─── Extracted text
You're missing my point. Unlike most other folks who've replied, my reading of the OP is that what it was referring to was playing scales on the piano, and I stand by the view that trying to invent new ways of doing _that_ is a foolish errand.


----------



## mikeh375 (Sep 7, 2017)

I make up scales all the time but for learning purposes the 24 maj/min are essential to improve playing and musicianship. I too read the OP as trying to find an alternative to the tried, tested and best way to learn. When a player is more advanced, then I'd be all for recommending the learning of new scales and for that matter playing the usual suspects in many different ways, but not to start with.


----------



## pianozach (May 21, 2018)

Animal the Drummer said:


> You're missing my point. Unlike most other folks who've replied, my reading of the OP is that what it was referring to was playing scales on the piano, and I stand by the view that trying to invent new ways of doing _that_ is a foolish errand.
──────
─── Raw data
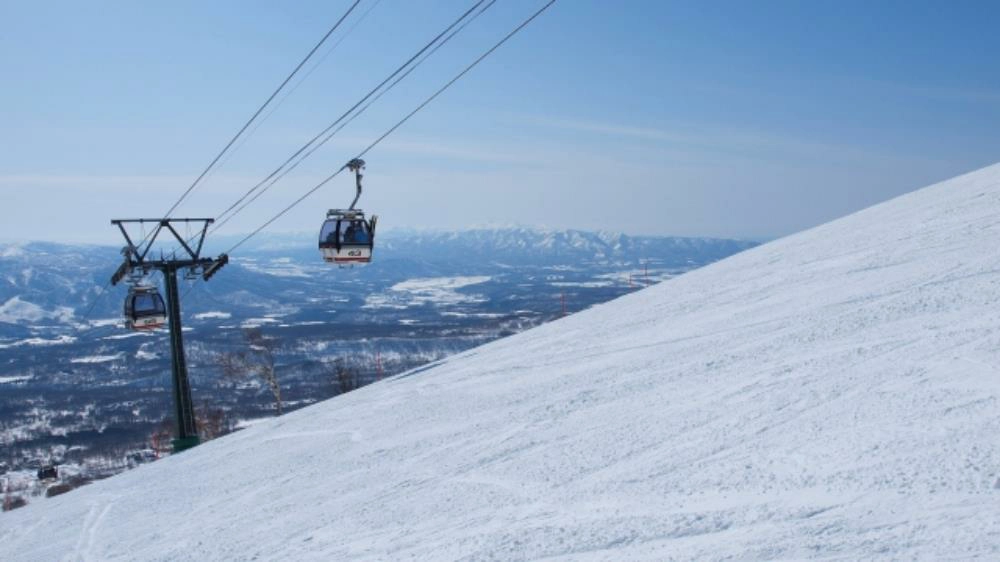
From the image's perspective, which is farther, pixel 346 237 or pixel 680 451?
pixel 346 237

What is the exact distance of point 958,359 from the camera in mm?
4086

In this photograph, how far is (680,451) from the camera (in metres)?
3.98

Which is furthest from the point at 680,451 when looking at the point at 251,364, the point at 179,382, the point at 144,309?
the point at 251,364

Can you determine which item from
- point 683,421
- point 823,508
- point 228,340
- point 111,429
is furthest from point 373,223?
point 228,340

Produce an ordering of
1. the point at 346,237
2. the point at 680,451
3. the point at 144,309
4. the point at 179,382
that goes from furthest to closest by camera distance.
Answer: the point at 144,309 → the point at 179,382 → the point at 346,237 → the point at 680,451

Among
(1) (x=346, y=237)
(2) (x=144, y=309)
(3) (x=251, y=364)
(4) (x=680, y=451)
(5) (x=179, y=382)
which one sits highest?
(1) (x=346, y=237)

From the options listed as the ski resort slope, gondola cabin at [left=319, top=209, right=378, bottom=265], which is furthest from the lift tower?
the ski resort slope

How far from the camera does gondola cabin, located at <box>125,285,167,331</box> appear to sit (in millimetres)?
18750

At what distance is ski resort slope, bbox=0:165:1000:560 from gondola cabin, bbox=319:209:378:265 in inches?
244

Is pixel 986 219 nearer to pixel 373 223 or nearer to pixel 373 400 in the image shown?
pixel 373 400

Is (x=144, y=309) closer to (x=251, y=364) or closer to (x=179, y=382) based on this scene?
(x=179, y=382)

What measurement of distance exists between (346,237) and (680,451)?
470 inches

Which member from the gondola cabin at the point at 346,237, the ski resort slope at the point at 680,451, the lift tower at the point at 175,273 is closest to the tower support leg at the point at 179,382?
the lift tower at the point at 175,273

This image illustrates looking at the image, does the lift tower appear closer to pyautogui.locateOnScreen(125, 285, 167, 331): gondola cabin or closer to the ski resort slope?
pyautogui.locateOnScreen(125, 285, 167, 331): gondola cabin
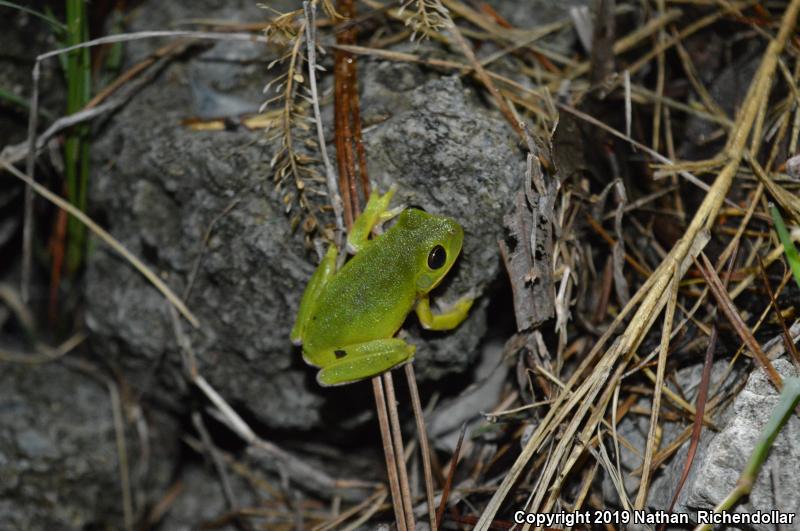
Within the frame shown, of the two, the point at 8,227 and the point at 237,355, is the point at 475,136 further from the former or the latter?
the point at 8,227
──────
#### Short task 1
From the forum thread on learning piano scales, write out the part that opens with the words containing "I make up scales" and closes with "(May 21, 2018)", substituting "technique" for "musicianship".
#### Short task 2
Continue the forum thread about learning piano scales from where it stops.

#### Answer 1
I make up scales all the time but for learning purposes the 24 maj/min are essential to improve playing and technique. I too read the OP as trying to find an alternative to the tried, tested and best way to learn. When a player is more advanced, then I'd be all for recommending the learning of new scales and for that matter playing the usual suspects in many different ways, but not to start with.


----------



## pianozach (May 21, 2018)

#### Answer 2
I think that the OP is too vague to make assumptions either way:

_"fortepiano. can i make up my own scales?
or i will take wrong patterns and i gotta stay with famous scales?"_

. . . but, yeah, using the word _"patterns"_ _*IS*_ more indicative of _playing_ scales, rather than possibly using the word to indicate of step patterns to create a scale (Such as _"whole step, whole step, half step, whole step, whole step, half step"_ to indicate a Mixolydian scale).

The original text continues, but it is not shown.